Financial Times FT.com

Finmeccanica signals cautious outlook

By Guy Dinmore in Rome

Published: March 12 2009 02:17 | Last updated: March 12 2009 02:17

Finmeccanica, Italy’s defence-dominated conglomerate one third owned by the Italian government, reported on Wednesday strong profit growth in 2008 but its cautious projections for 2009 disappointed investors.

“The deteriorating economic and financial outlook lowers visibility and increases uncertainty,” Alessandro Pansa, chief financial officer, told analysts in London as the company forecast revenues of €17.1bn to €17.6bn ($21.8bn-$22.5bn) for 2009 and €17.4bn to €18.6bn for 2010.

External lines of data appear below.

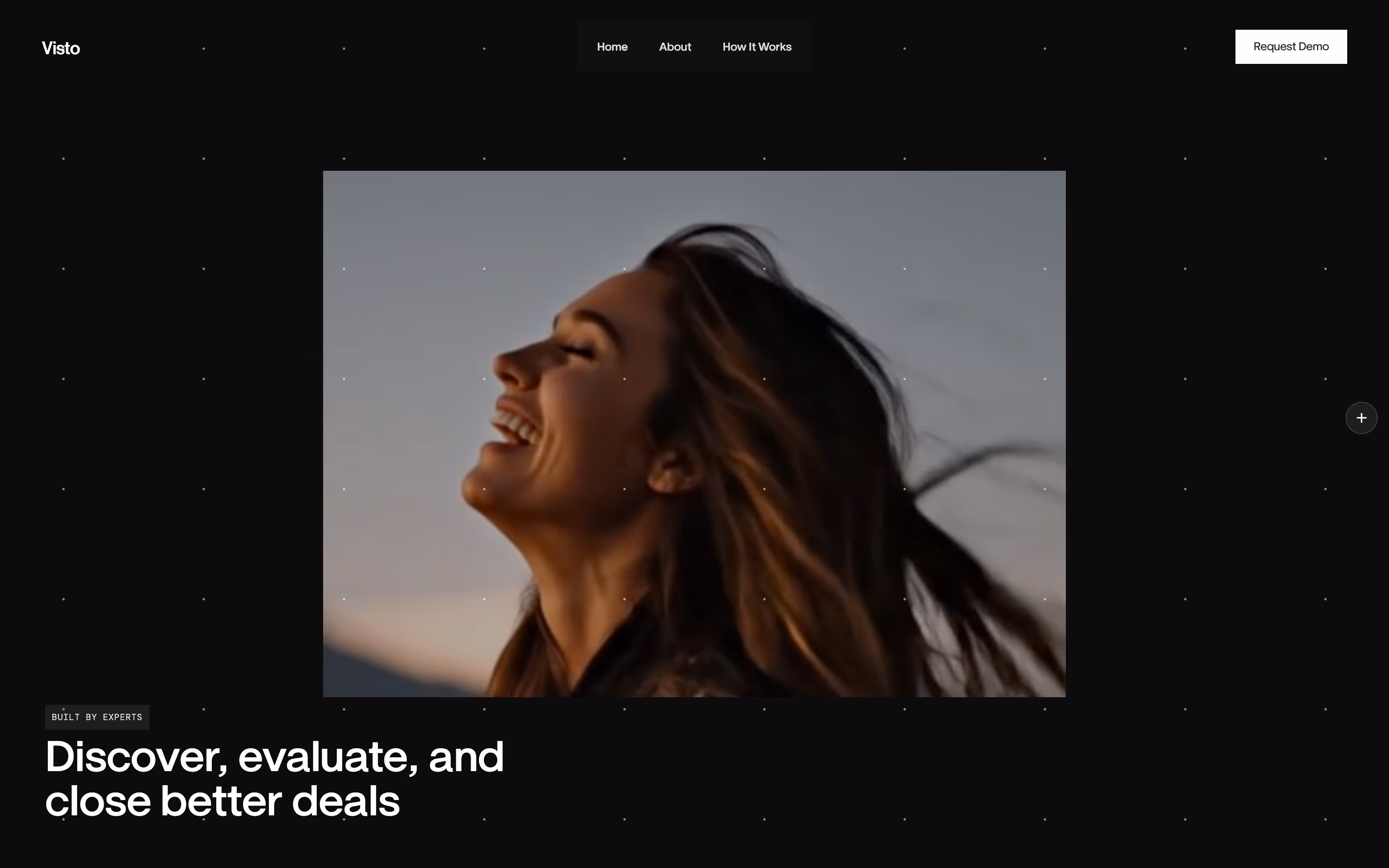 Side profile of a smiling woman with long hair blowing in the wind against a twilight sky.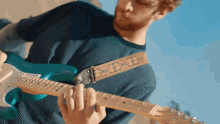 playing the guitar will levy the story so far upside down song strumming guitar
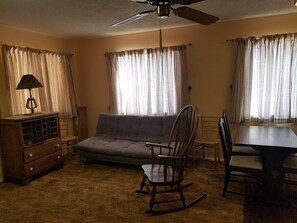 A living room with a sofa, a rocking chair, a dining table, and a ceiling fan. - The Pines at Mayhill (Mayhill)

However Finmeccanica stressed that its backlog of orders covered 85 per cent of revenues for this year, 60 per cent in 2010 and 42 per cent in 2011.

Dividends would rise in line with profits, it said, giving a 11 per cent higher payout for 2008.

Debt payments were “totally manageable” and no refinancing was needed in 2009, Mr Pansa said. Debt at end-2008 stood at €3.38bn ($4.33bn), up from €1.15bn at the end of 2007, largely because of its acquisition last year of DRS Technologies, the US defence electronics group.

Pier Francesco Guarguaglini, chief executive, and Mr Pansa said defence budgets of their three main customers – Italy, the UK and the US – were “substantially stable” in spite of the global crisis. Military related orders account for 51 per cent of Finmeccanica’s backlog.

The controversial US presidential helicopter contract – which Barack Obama has cited as an example of the procurement process “gone amok” – would probably be maintained but frozen at current levels without the add-ons requested by the US Navy, Mr Guarguaglini predicted. The contract was awarded by the then Bush administration to Lockheed Martin and Finmeccanica in 2005.

Governments’ expenditure outside the defence budget on domestic security were expected to increase, Mr Guarguaglini said, mentioning US Homeland Security, border control systems in the Middle East and security for Russia’s 2014 winter Olympics in Sochi.

He also stressed the diversification of markets and the growing importance of Russia, Turkey and the United Arab Emirates.

In the current environment, Finmeccanica would focus on efficiency, profitability, cash generation and streamlining, Mr Guarguaglini said. Net debt reduction was the main goal, he added.

Finmeccanica continued to backtrack on its intended flotation of Ansaldo, its energy unit.

Mr Pansa said Ansaldo Energia would not be floated “at any cost” and spoke of the possibility of a sale of a “significant stake” to a single shareholder by the end of this year. Total disposals this year were expected to amount to €500m to €1bn, he said, but gave no details.

Ansaldo Energia was also expected to benefit from the decision of Italy’s centre-right government to relaunch the civilian nuclear generation industry after a 22-year moratorium.

Finmeccanica’s net profit rose almost 19 per cent to €571m in 2008.

Citigroup maintained Finmeccanica as a “buy”, saying its guidance for 2009 revenues appeared conservative. A Cassa Lombarda analyst thought the guidance ambitious.

Shares in the group closed down 4.5 per cent at €9.37. Over the past year they have fallen by nearly a half.